Field Data Types in Elasticsearch
Introduction
In Elasticsearch, fields in documents can have different data types. Properly configuring field data types is crucial for efficient storage, indexing, and querying of your data. This guide covers the various field data types available in Elasticsearch, along with their properties and examples.
1. String Data Types
Elasticsearch provides two main string data types:
- Text: Used for full-text search. It is analyzed and tokenized.
- Keyword: Used for structured search. It is not analyzed and is stored as is.
Example:
{ "mappings": { "properties": { "title": { "type": "text" }, "tags": { "type": "keyword" } } } }
2. Numeric Data Types
Numeric data types are used to store numerical values. They include:
- Integer: For whole numbers.
- Long: For larger whole numbers.
- Float: For single-precision floating-point numbers.
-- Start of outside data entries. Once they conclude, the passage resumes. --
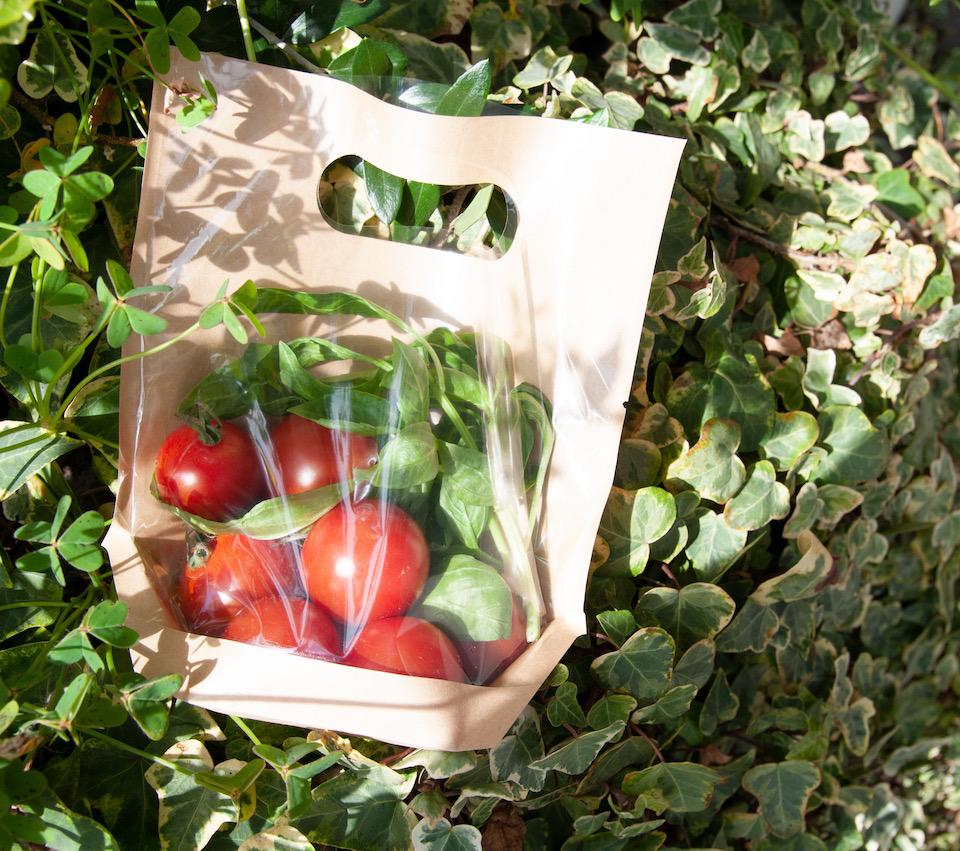 トマトの名産地としても知られる高知。糖度の高さが特徴。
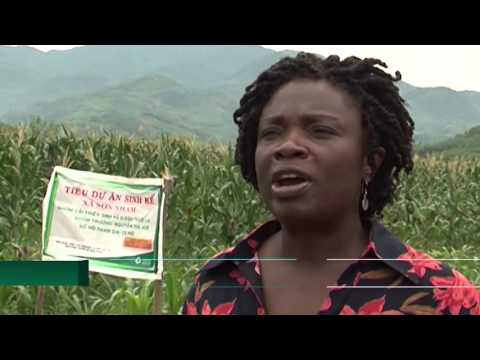 Central Highlands Poverty Reduction Project Introduction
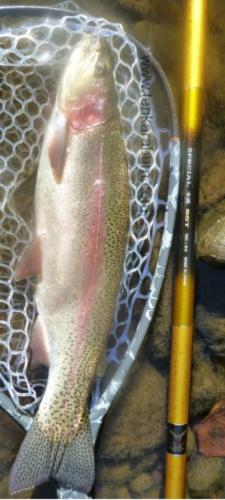 Twenty inch rainbow trout alongside Suntech SST salmon rod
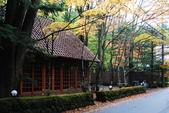 2014-10-21 東京 Day 4 輕井澤:10 往雲場池-18.JPG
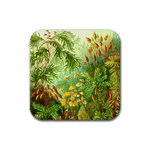 Paleozooic Plants - Rubber Coaster (Square)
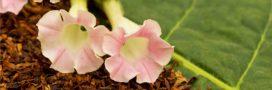 Sélection livre: Cultiver son propre tabac, de la graine à la feuille séchée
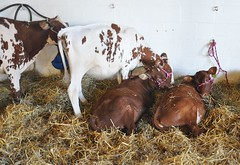 Goshen Fair 2015 (caboose_rodeo) Tags: cows spots livestock 715 dairycattle connecticutstateagriculturalfairs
- Double: For double-precision floating-point numbers.
- Short: For small whole numbers.
- Byte: For very small whole numbers.
Example:
{ "mappings": { "properties": { "age": { "type": "integer" }, "price": { "type": "float" } } } }
3. Date Data Types
Date data types are used to store dates and times. Elasticsearch supports various date formats, including:
- Strict date optional time: The default format, e.g.,
yyyy-MM-dd'T'HH:mm:ss.SSSZ
. - Custom formats: You can define custom date formats using patterns.
Example:
{ "mappings": { "properties": { "created_at": { "type": "date" } } } }
You can also specify a custom format:
{ "mappings": { "properties": { "created_at": { "type": "date", "format": "yyyy/MM/dd HH:mm:ss" } } } }
4. Boolean Data Type
The boolean data type is used to store true
or false
values.
Example:
{ "mappings": { "properties": { "is_active": { "type": "boolean" } } } }
5. Binary Data Type
The binary data type is used to store binary data encoded as Base64 strings.
Example:
{ "mappings": { "properties": { "file_data": { "type": "binary" } } } }
6. Range Data Types
Range data types are used to store ranges of values. They include:
- Integer Range: For ranges of integer values.
- Float Range: For ranges of float values.
- Long Range: For ranges of long values.
- Double Range: For ranges of double values.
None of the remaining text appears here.